The packages that have moved to JSR are predominantly from the Deno ecosystem's inner circle: Deno's own standard library is published on JSR, and several prominent Deno-first tools like Hono (the lightweight web framework) have JSR presence. The publishing experience for these packages is excellent — the build-free TypeScript publishing, automatic documentation generation from JSDoc comments, and built-in provenance make JSR noticeably better than npm for this class of TypeScript-first, modern-runtime packages.
The vast majority of npm's catalog has not moved to JSR, and the economic incentive to do so is limited for established packages. A package with five million weekly npm downloads has no particular reason to add JSR publishing — the existing users are on npm, the tooling their projects use points at npm, and the incremental audience gain from JSR is small. For those packages, JSR publishing would mean maintaining two publication workflows, two sets of release automation, and two places where users might report issues. The effort-to-benefit ratio is unfavorable unless the package author has strong personal interest in JSR's mission.

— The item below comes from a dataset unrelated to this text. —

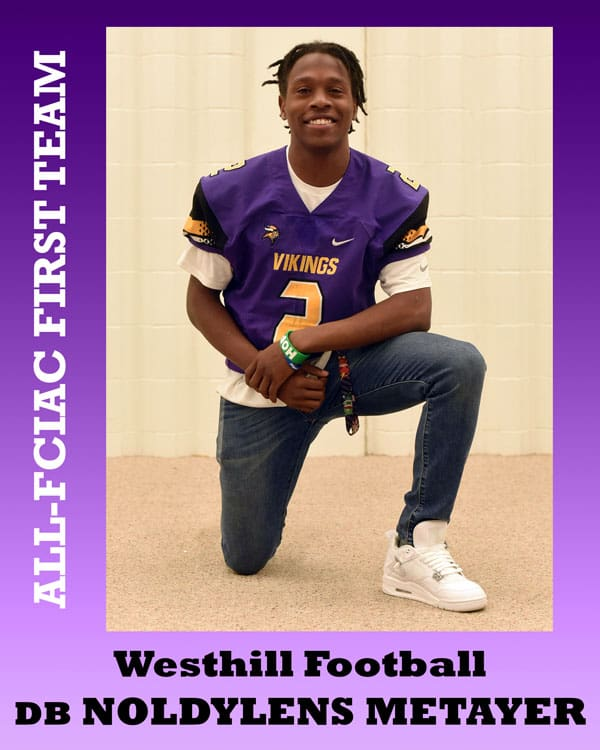 All-FCIAC-Football-Westhill-Metayer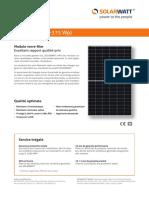 Datasheet Eco 120m 2020 Fr (1)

Deno 2.0's npm compatibility story has also reduced JSR's urgency as the default registry for Deno-based projects. Deno can now import npm packages directly with the npm: specifier — import express from "npm:express" works in Deno without any additional configuration. This means Deno developers have access to npm's entire two-and-a-half-million-package catalog without needing those packages to be on JSR first. The driving rationale for "publish to JSR or Deno users can't use it" no longer holds, which reduces one of the key motivations for npm package authors to add JSR support.

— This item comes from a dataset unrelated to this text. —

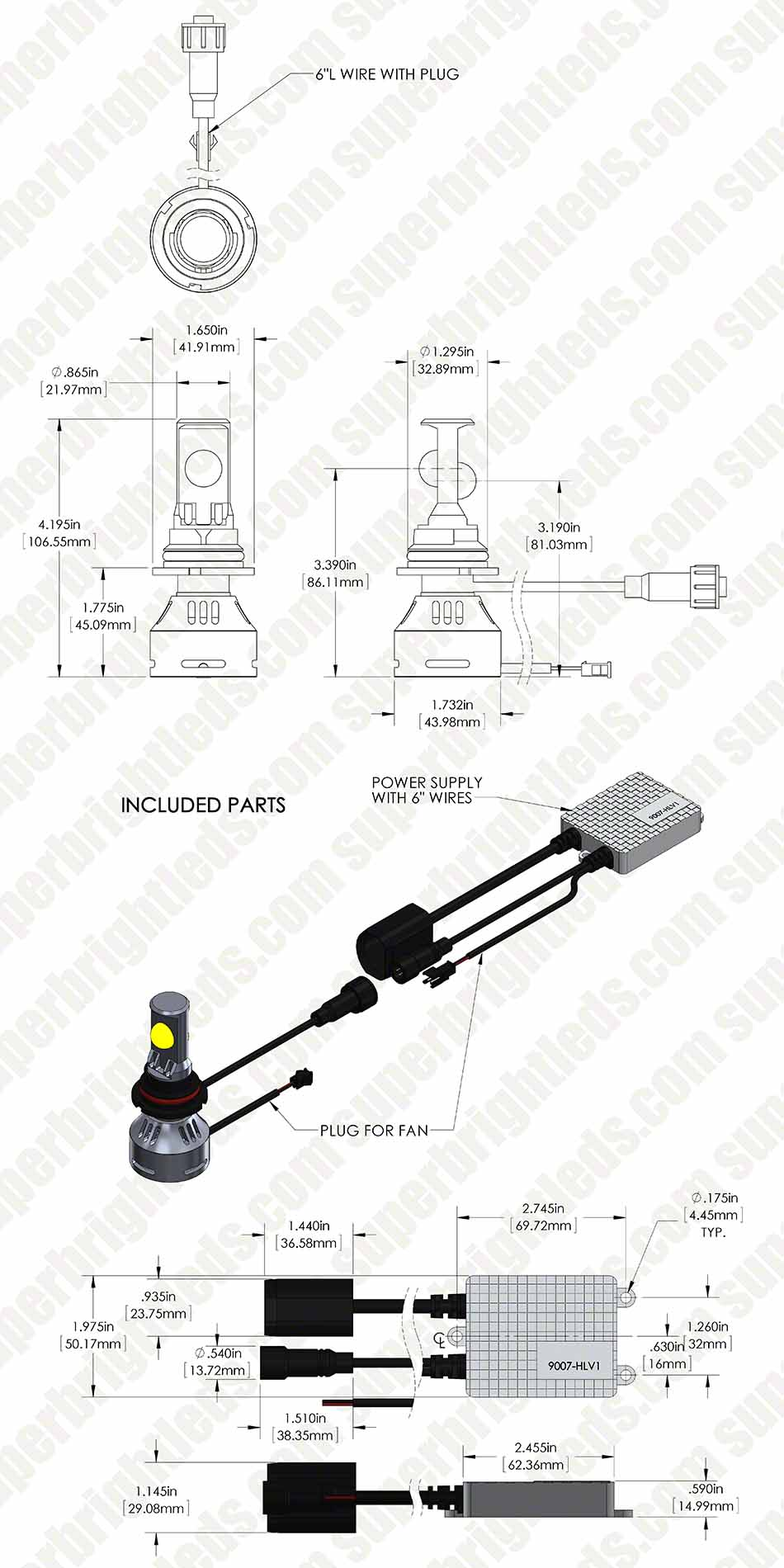 hight resolution of 9007 led bulb wiring diagram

Node.js 22's addition of synchronous require() support for ESM modules addressed the last major blocker for ESM-only packages in Node.js environments. This is good for JSR because it means JSR's ESM-only constraint is less of an obstacle for Node.js consumers. But it's also meaningful for npm, because npm packages can now publish ESM-only without the CJS compatibility shim, reducing one of JSR's differentiation points.
The honest assessment for 2026 is that JSR is a genuine improvement in registry design that is worth using for new TypeScript-first packages, particularly those targeting multiple runtimes. Publishing to JSR costs little if you're already writing TypeScript — the workflow is simpler than npm, not more complex. The quality score system, automatic documentation, and built-in provenance create a better default publishing experience. For libraries that primarily target Deno or Cloudflare Workers, JSR should be the primary registry with npm as a secondary consideration.
For the broader npm ecosystem, JSR will remain a specialized choice for the foreseeable future. The switching costs for established packages are high, the compatibility story between JSR and npm is good enough that urgency is low, and the developer audience is accustomed to npm in a way that creates real inertia. Expecting JSR to meaningfully challenge npm's catalog dominance within three to five years is not realistic. What JSR can and likely will do is establish itself as the standard for a growing segment of TypeScript-first packages and gradually improve the quality floor across that segment through its scoring and documentation systems.
Methodology
This article draws on:
- JSR documentation (jsr.io/docs) — publishing workflow, scoring system, npm compatibility
- JSR package scoring algorithm documentation
- Deno team blog posts on JSR's design decisions
- Node.js 22 release notes on synchronous require() of ESM
- Sigstore documentation on package provenance attestation
- npm registry statistics (packages count, weekly downloads)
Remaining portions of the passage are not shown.